Softmax 回归的从零开始实现

In [1]:
import d2l
from mxnet import autograd, np, npx, gluon
from IPython import display
npx.set_np()

batch_size = 256
train_iter, test_iter = d2l.load_data_fashion_mnist(batch_size)

初始模型参数。

In [2]:
num_inputs = 784
num_outputs = 10

W = np.random.normal(0, 0.01, (num_inputs, num_outputs))
b = np.zeros(num_outputs)

W.attach_grad()
b.attach_grad()

实现 softmax 计算子。

In [3]:
def softmax(X):
    X_exp = np.exp(X)
    partition = X_exp.sum(axis=1, keepdims=True)
    return X_exp / partition  # The broadcast mechanism is applied here

X = np.random.normal(size=(2, 5))
X_prob = softmax(X)
X_prob.shape, X_prob.sum(axis=1)
Out[3]:
((2, 5), array([1.0000001, 1.       ]))

定义模型。

In [4]:
def net(X):
    return softmax(np.dot(X.reshape((-1, num_inputs)), W) + b)

定义损失函数。

In [5]:
def cross_entropy(y_hat, y):
    return - np.log(y_hat[range(len(y_hat)), y])

实现分类精度。

In [6]:
def accuracy(y_hat, y):
    return float((y_hat.argmax(axis=1) == y.astype('float32')).sum())

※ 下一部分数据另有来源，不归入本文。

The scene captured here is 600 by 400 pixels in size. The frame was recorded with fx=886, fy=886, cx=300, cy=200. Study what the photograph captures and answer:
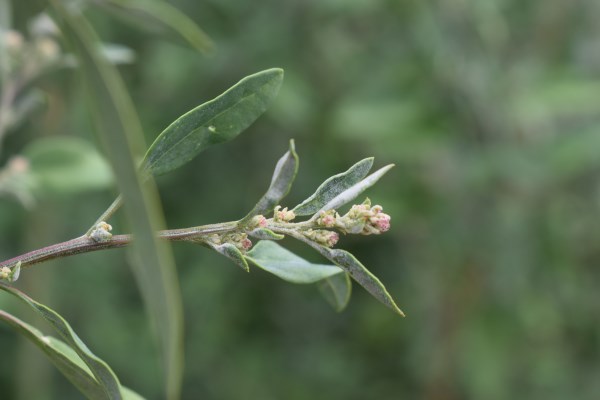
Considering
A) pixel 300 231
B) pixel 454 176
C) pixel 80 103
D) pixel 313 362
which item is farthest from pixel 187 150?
pixel 313 362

def evaluate_accuracy(net, data_iter):
    metric = d2l.Accumulator(2) # num_corrected_examples, num_examples
    for X, y in data_iter:
        metric.add(accuracy(net(X), y), y.size)
    return metric[0] / metric[1]

evaluate_accuracy(net, test_iter)
Out[6]:
0.0925

训练一个周期。

In [7]:
def train_epoch_ch3(net, train_iter, loss, updater):
    metric = d2l.Accumulator(3) # 训练损失和,训练精度和,样本数。
    if isinstance(updater, gluon.Trainer):
        updater = updater.step
    for X, y in train_iter:
        with autograd.record():
            y_hat = net(X)
            l = loss(y_hat, y)
        l.backward()
        updater(X.shape[0])
        metric.add(float(l.sum()), accuracy(y_hat, y), y.size)
    # Return training loss and training accuracy
    return metric[0]/metric[2], metric[1]/metric[2]

整个训练函数。

In [8]:
def train_ch3(net, train_iter, test_iter, loss, num_epochs, updater):
    trains, test_accs = [], []
    animator = d2l.Animator(xlabel='epoch', xlim=[1, num_epochs],
                            ylim=[0.3, 0.9],
                            legend=['train loss', 'train acc', 'test acc'])
    for epoch in range(num_epochs):
        train_metrics = train_epoch_ch3(net, train_iter, loss, updater)
        test_acc = evaluate_accuracy(net, test_iter)
        animator.add(epoch+1, train_metrics+(test_acc,))

训练。

In [9]:
num_epochs, lr = 10, 0.1
updater = lambda batch_size: d2l.sgd([W, b], lr, batch_size)
train_ch3(net, train_iter, test_iter, cross_entropy, num_epochs, updater)

预测。

In [10]:
def predict_ch3(net, test_iter, n=6):
    for X, y in test_iter:
        break
    trues = d2l.get_fashion_mnist_labels(y)
    preds = d2l.get_fashion_mnist_labels(net(X).argmax(axis=1))
    titles = [true+'\n'+ pred for true, pred in zip(trues, preds)]
    d2l.show_images(X[0:n].reshape((n,28,28)), 1, n, titles=titles[0:n])

predict_ch3(net, test_iter)